• **İş Talimatı**
Hasan Nasrallah'ı anan metinde "İNTİZAR - Yıllar" ile başlayıp "emanın üzerine olsun." sözlerine kadar süren bölümü harfi harfine kopyalayın.

• **Alıntı Metin**
Lübnan.jpg

Beyrut: Şehit Seyyid Hasan Nasrallah'a açılan kapı

Yaralıyız, mahzunuz… Kabe'nin rabbine ant olsun ki kurtuldum, diyen cetlerine kavuşan bu iki şehidin nuru kuşatıp bizi sarmasa ve önümüzü aydınlatmasa, kendimizi mahşerin karanlığında toplanmış ve gidecek yerini şaşırmış kimselerle bir kefeye koyacağız.

2 Mart 2025 Pazar

İNTİZAR - Yıllar önceydi; Hizbullah Genel Sekreteri Seyyid Hasan Nasrallah coşkulu bir topluluğa hitap ediyor ve Amerikalıların Hizbullah'a Filistinlilere destek olmaktan vazgeçme karşılığında terör listesinden çıkarılmayı ve güvende olmayı vadettiğini söyleyerek, şöyle haykırıyordu: Allah'ın laneti sizin ve sizin bize vereceğiniz emanın üzerine olsun.

• **Kayıtlı Veriler**
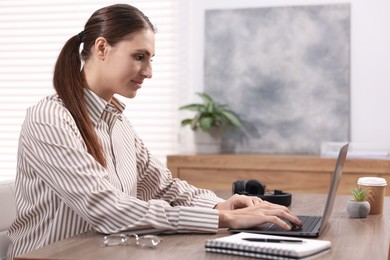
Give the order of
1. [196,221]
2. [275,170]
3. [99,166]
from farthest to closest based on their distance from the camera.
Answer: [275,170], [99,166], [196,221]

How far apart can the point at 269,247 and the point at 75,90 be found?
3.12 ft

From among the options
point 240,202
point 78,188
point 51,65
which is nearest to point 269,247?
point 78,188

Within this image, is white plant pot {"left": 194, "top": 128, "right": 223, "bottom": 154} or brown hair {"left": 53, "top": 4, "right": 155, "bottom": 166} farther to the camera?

--

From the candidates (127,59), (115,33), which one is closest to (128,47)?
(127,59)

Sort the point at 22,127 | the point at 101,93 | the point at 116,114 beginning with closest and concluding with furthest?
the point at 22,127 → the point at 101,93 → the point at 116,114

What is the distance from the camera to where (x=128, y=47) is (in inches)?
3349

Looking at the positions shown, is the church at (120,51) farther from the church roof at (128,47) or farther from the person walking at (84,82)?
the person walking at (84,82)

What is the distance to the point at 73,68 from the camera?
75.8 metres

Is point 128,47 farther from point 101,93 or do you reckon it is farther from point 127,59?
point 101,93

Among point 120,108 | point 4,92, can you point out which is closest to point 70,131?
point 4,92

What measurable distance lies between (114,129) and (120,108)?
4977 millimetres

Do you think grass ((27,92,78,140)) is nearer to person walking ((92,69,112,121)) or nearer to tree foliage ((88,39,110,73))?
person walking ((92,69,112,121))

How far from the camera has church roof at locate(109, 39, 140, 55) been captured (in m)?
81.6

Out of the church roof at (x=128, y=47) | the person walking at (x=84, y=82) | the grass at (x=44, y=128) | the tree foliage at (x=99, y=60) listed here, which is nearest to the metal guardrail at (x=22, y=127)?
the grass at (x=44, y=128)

--

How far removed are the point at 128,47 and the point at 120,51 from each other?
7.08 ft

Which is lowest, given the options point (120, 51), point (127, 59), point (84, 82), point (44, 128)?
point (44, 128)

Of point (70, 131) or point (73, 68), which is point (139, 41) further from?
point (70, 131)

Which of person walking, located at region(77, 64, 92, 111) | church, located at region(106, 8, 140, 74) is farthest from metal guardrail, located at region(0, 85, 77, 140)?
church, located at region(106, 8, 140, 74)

• **Yanıt**
İNTİZAR - Yıllar önceydi; Hizbullah Genel Sekreteri Seyyid Hasan Nasrallah coşkulu bir topluluğa hitap ediyor ve Amerikalıların Hizbullah'a Filistinlilere destek olmaktan vazgeçme karşılığında terör listesinden çıkarılmayı ve güvende olmayı vadettiğini söyleyerek, şöyle haykırıyordu: Allah'ın laneti sizin ve sizin bize vereceğiniz emanın üzerine olsun.